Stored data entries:
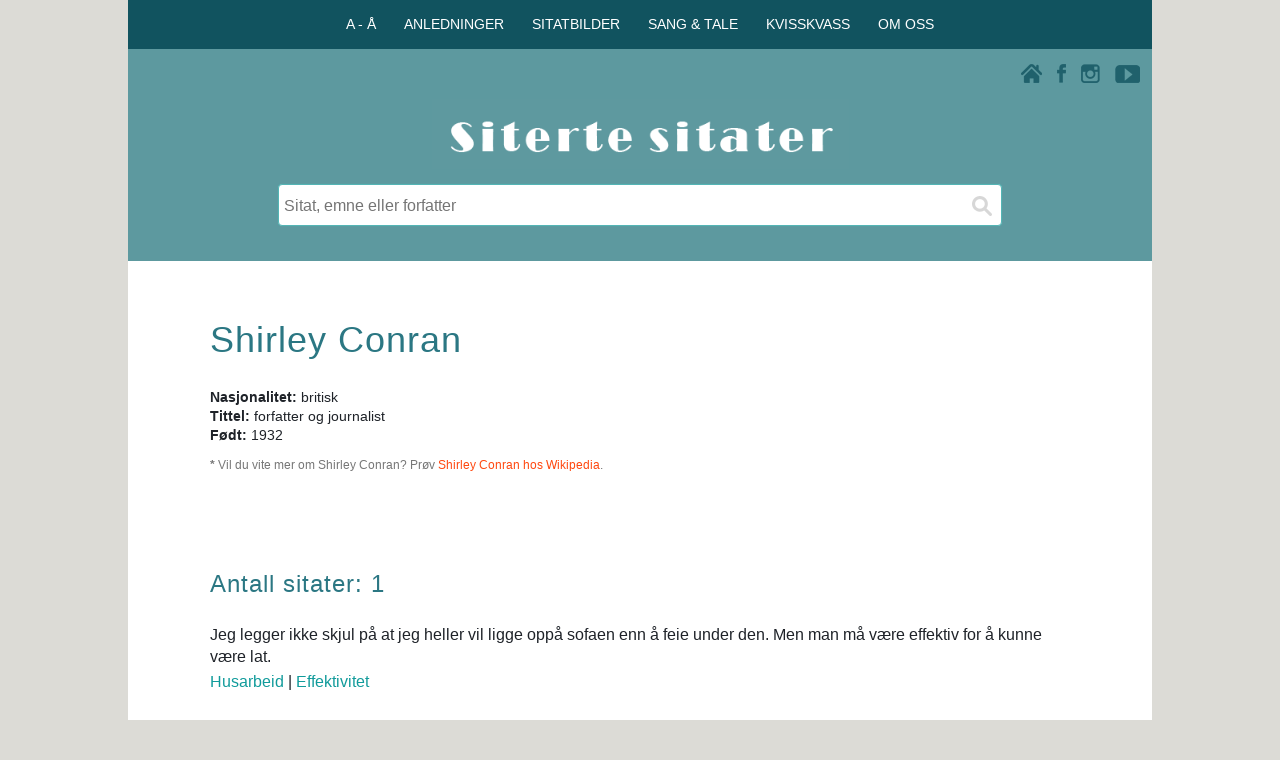

--- FILE ---
content_type: text/html; charset=utf-8
request_url: https://www.google.com/recaptcha/api2/aframe
body_size: 269
content:
<!DOCTYPE HTML><html><head><meta http-equiv="content-type" content="text/html; charset=UTF-8"></head><body><script nonce="MwlzAIMI3LAREEMPrSudWQ">/** Anti-fraud and anti-abuse applications only. See google.com/recaptcha */ try{var clients={'sodar':'https://pagead2.googlesyndication.com/pagead/sodar?'};window.addEventListener("message",function(a){try{if(a.source===window.parent){var b=JSON.parse(a.data);var c=clients[b['id']];if(c){var d=document.createElement('img');d.src=c+b['params']+'&rc='+(localStorage.getItem("rc::a")?sessionStorage.getItem("rc::b"):"");window.document.body.appendChild(d);sessionStorage.setItem("rc::e",parseInt(sessionStorage.getItem("rc::e")||0)+1);localStorage.setItem("rc::h",'1769455852883');}}}catch(b){}});window.parent.postMessage("_grecaptcha_ready", "*");}catch(b){}</script></body></html>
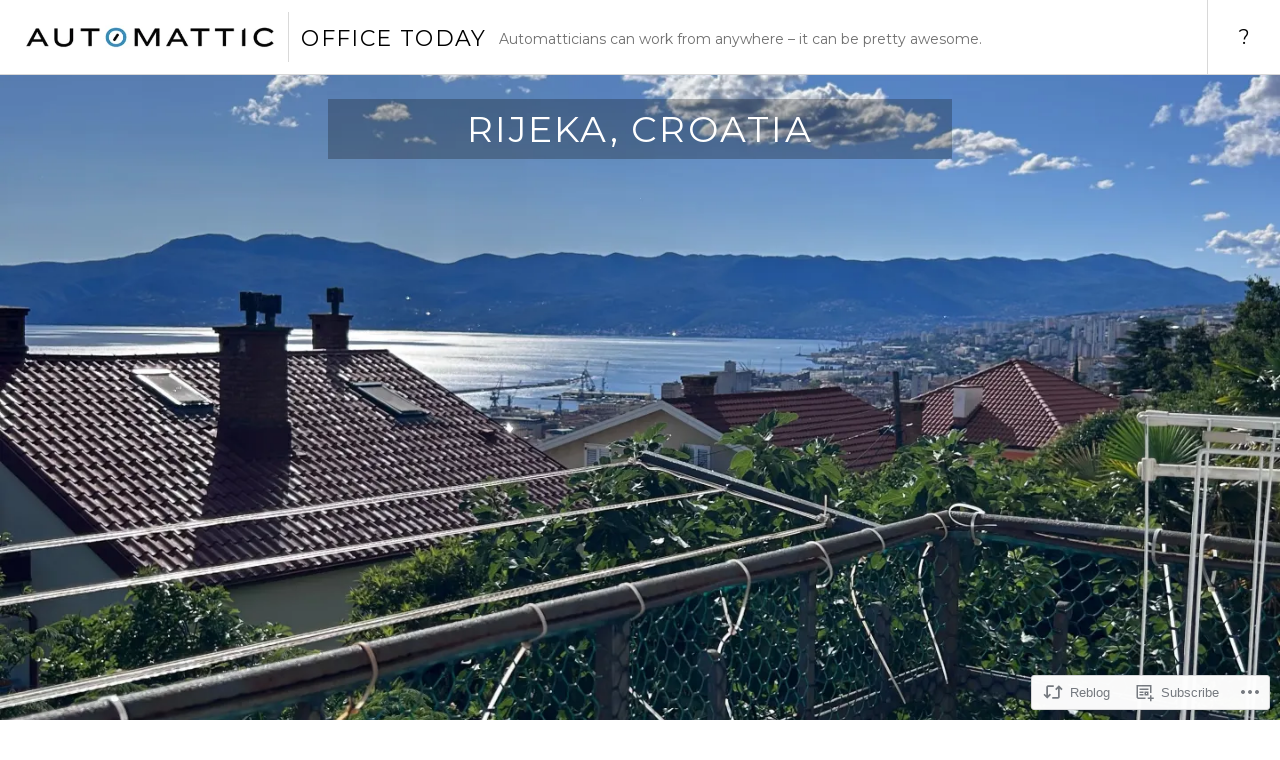

--- FILE ---
content_type: text/css;charset=utf-8
request_url: https://s0.wp.com/?custom-css=1&csblog=5Uh0G&cscache=6&csrev=96
body_size: 999
content:
.blog:before{content:"Locating Automatticians...";position:absolute;left:50%;top:50%;margin-left:-150px;font-size:20px;width:300px;font-family:Montserrat, sans-serif}.site-branding{margin-top:12px;margin-bottom:12px}.site-logo-link .site-logo{max-height:50px}.sidebar-toggle:before{content:"?";font-size:20px;font-family:"Montserrat", sans-serif}.sidebar-toggle.toggle-on:before{font-family:"Genericons"}.posted-on{display:none}.entry-meta+.entry-title a{padding-top:6px;margin-top:0}.hentry.has-post-thumbnail .entry-link,.filter-on .hentry.has-post-thumbnail:hover .entry-link{background:none}.hentry.has-post-thumbnail:hover .entry-link{opacity:0}.hentry.has-post-thumbnail:hover .attachment-boardwalk-featured-image{-webkit-filter:none;-moz-filter:none;-ms-filter:none;filter:none}.entry-footer>.post-format-link{display:none}.infinite-scroll.neverending .site-footer{display:block;position:fixed}.infinity-end.neverending .site-footer{position:fixed;z-index:9999999999;height:75px;display:block}.site-description{font-family:Montserrat, sans-serif}.archive .site-footer,.blog .site-footer,.search-results .site-footer{background-color:#fff;border-bottom:1px solid #D8D8D8;display:block;padding-right:24px;position:fixed;bottom:0;z-index:9999999999}.site-info{font-family:Montserrat, sans-serif;padding-top:17px;color:#2e4453}.social-navigation{width:50%;float:right;font-family:Montserrat, sans-serif}.social-navigation ul{float:right}.social-navigation li{border:none}.social-navigation a{width:250px;margin-left:-125px;background-color:#0085be;color:#fff;border-radius:5px;margin-top:6px;margin-bottom:6px;font-size:18px}.social-navigation a:before{content:"Work With Us";cursor:pointer;font-family:Montserrat, sans-serif;font-weight:700;letter-spacing:2px;text-transform:uppercase;width:100%}.social-navigation a:hover{background-color:#005082;color:#fff}a,#infinite-handle:hover,#infinite-handle:hover:before,.comment-author a:hover,.comment-author a:focus,.comment-author a:active,.dropdown-toggle:hover:after,.dropdown-toggle:focus:after,.dropdown-toggle:active:after,.entry-author .author-link a,.page-links > span,.page-links a:hover,.page-links a:focus,.page-links a:active,.paging-navigation a:hover,.paging-navigation a:focus,.paging-navigation a:active,.post-navigation a:hover,.post-navigation a:focus,.post-navigation a:active,.search-form.hover:before,.sidebar-toggle:hover,.sidebar-toggle:focus,.sidebar-toggle:active,.sidebar-toggle.toggle-on:hover,.sidebar-toggle.toggle-on:active,.site .wp-playlist-light .wp-playlist-playing,.site-title a:hover,.site-title a:focus,.site-title a:active,.social-navigation a:hover,.social-navigation a:focus,.social-navigation a:active,.widget-grofile .grofile-meta h4 a:hover,.widget-grofile .grofile-meta h4 a:hover,.widget-grofile .grofile-meta h4 a:active,.widget-title a:hover,.widget-title a:focus,.widget-title a:active,.widgettitle a:hover,.widgettitle a:focus,.widgettitle a:active{color:#0085be}@media screen and (min-width: 768px){.site-branding{width:100%}.site-logo-link{clear:none;padding-right:12px;border-right:1px solid #d9d9d9}.site-branding .clear{clear:none;float:left}.has-site-logo .site-description,.has-site-logo .site-title{margin-top:15px}body.single .entry-header{padding-top:25px}.entry-content{padding-top:25px}.site-footer{padding-right:24px}}@media screen and (max-width: 768px){.site-branding{margin-top:12px;margin-bottom:12px}.site-logo-link{border-right:0 none}.has-site-logo .site-description,.has-site-logo .site-title{margin-top:6px}.site-content{margin-bottom:35px}.sidebar-content{padding-bottom:50px}.archive .site-footer,.blog .site-footer,.search-results .site-footer{padding-right:0}.site-info{display:none}.social-navigation,.menu-social,.social-navigation ul,.social-navigation li{float:none;width:100%}.social-navigation a{margin:6px auto;padding:0 20px}.site-footer,.infinite-scroll.neverending .site-footer,.infinity-end.neverending .site-footer{height:60px}}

Work item: Give the data again exactly, image-free.

Written answer:
--- FILE ---
content_type: text/html; charset=utf-8
request_url: https://www.google.com/recaptcha/api2/aframe
body_size: 269
content:
<!DOCTYPE HTML><html><head><meta http-equiv="content-type" content="text/html; charset=UTF-8"></head><body><script nonce="MwlzAIMI3LAREEMPrSudWQ">/** Anti-fraud and anti-abuse applications only. See google.com/recaptcha */ try{var clients={'sodar':'https://pagead2.googlesyndication.com/pagead/sodar?'};window.addEventListener("message",function(a){try{if(a.source===window.parent){var b=JSON.parse(a.data);var c=clients[b['id']];if(c){var d=document.createElement('img');d.src=c+b['params']+'&rc='+(localStorage.getItem("rc::a")?sessionStorage.getItem("rc::b"):"");window.document.body.appendChild(d);sessionStorage.setItem("rc::e",parseInt(sessionStorage.getItem("rc::e")||0)+1);localStorage.setItem("rc::h",'1769455852883');}}}catch(b){}});window.parent.postMessage("_grecaptcha_ready", "*");}catch(b){}</script></body></html>

--- FILE ---
content_type: text/css;charset=utf-8
request_url: https://s0.wp.com/?custom-css=1&csblog=5Uh0G&cscache=6&csrev=96
body_size: 999
content:
.blog:before{content:"Locating Automatticians...";position:absolute;left:50%;top:50%;margin-left:-150px;font-size:20px;width:300px;font-family:Montserrat, sans-serif}.site-branding{margin-top:12px;margin-bottom:12px}.site-logo-link .site-logo{max-height:50px}.sidebar-toggle:before{content:"?";font-size:20px;font-family:"Montserrat", sans-serif}.sidebar-toggle.toggle-on:before{font-family:"Genericons"}.posted-on{display:none}.entry-meta+.entry-title a{padding-top:6px;margin-top:0}.hentry.has-post-thumbnail .entry-link,.filter-on .hentry.has-post-thumbnail:hover .entry-link{background:none}.hentry.has-post-thumbnail:hover .entry-link{opacity:0}.hentry.has-post-thumbnail:hover .attachment-boardwalk-featured-image{-webkit-filter:none;-moz-filter:none;-ms-filter:none;filter:none}.entry-footer>.post-format-link{display:none}.infinite-scroll.neverending .site-footer{display:block;position:fixed}.infinity-end.neverending .site-footer{position:fixed;z-index:9999999999;height:75px;display:block}.site-description{font-family:Montserrat, sans-serif}.archive .site-footer,.blog .site-footer,.search-results .site-footer{background-color:#fff;border-bottom:1px solid #D8D8D8;display:block;padding-right:24px;position:fixed;bottom:0;z-index:9999999999}.site-info{font-family:Montserrat, sans-serif;padding-top:17px;color:#2e4453}.social-navigation{width:50%;float:right;font-family:Montserrat, sans-serif}.social-navigation ul{float:right}.social-navigation li{border:none}.social-navigation a{width:250px;margin-left:-125px;background-color:#0085be;color:#fff;border-radius:5px;margin-top:6px;margin-bottom:6px;font-size:18px}.social-navigation a:before{content:"Work With Us";cursor:pointer;font-family:Montserrat, sans-serif;font-weight:700;letter-spacing:2px;text-transform:uppercase;width:100%}.social-navigation a:hover{background-color:#005082;color:#fff}a,#infinite-handle:hover,#infinite-handle:hover:before,.comment-author a:hover,.comment-author a:focus,.comment-author a:active,.dropdown-toggle:hover:after,.dropdown-toggle:focus:after,.dropdown-toggle:active:after,.entry-author .author-link a,.page-links > span,.page-links a:hover,.page-links a:focus,.page-links a:active,.paging-navigation a:hover,.paging-navigation a:focus,.paging-navigation a:active,.post-navigation a:hover,.post-navigation a:focus,.post-navigation a:active,.search-form.hover:before,.sidebar-toggle:hover,.sidebar-toggle:focus,.sidebar-toggle:active,.sidebar-toggle.toggle-on:hover,.sidebar-toggle.toggle-on:active,.site .wp-playlist-light .wp-playlist-playing,.site-title a:hover,.site-title a:focus,.site-title a:active,.social-navigation a:hover,.social-navigation a:focus,.social-navigation a:active,.widget-grofile .grofile-meta h4 a:hover,.widget-grofile .grofile-meta h4 a:hover,.widget-grofile .grofile-meta h4 a:active,.widget-title a:hover,.widget-title a:focus,.widget-title a:active,.widgettitle a:hover,.widgettitle a:focus,.widgettitle a:active{color:#0085be}@media screen and (min-width: 768px){.site-branding{width:100%}.site-logo-link{clear:none;padding-right:12px;border-right:1px solid #d9d9d9}.site-branding .clear{clear:none;float:left}.has-site-logo .site-description,.has-site-logo .site-title{margin-top:15px}body.single .entry-header{padding-top:25px}.entry-content{padding-top:25px}.site-footer{padding-right:24px}}@media screen and (max-width: 768px){.site-branding{margin-top:12px;margin-bottom:12px}.site-logo-link{border-right:0 none}.has-site-logo .site-description,.has-site-logo .site-title{margin-top:6px}.site-content{margin-bottom:35px}.sidebar-content{padding-bottom:50px}.archive .site-footer,.blog .site-footer,.search-results .site-footer{padding-right:0}.site-info{display:none}.social-navigation,.menu-social,.social-navigation ul,.social-navigation li{float:none;width:100%}.social-navigation a{margin:6px auto;padding:0 20px}.site-footer,.infinite-scroll.neverending .site-footer,.infinity-end.neverending .site-footer{height:60px}}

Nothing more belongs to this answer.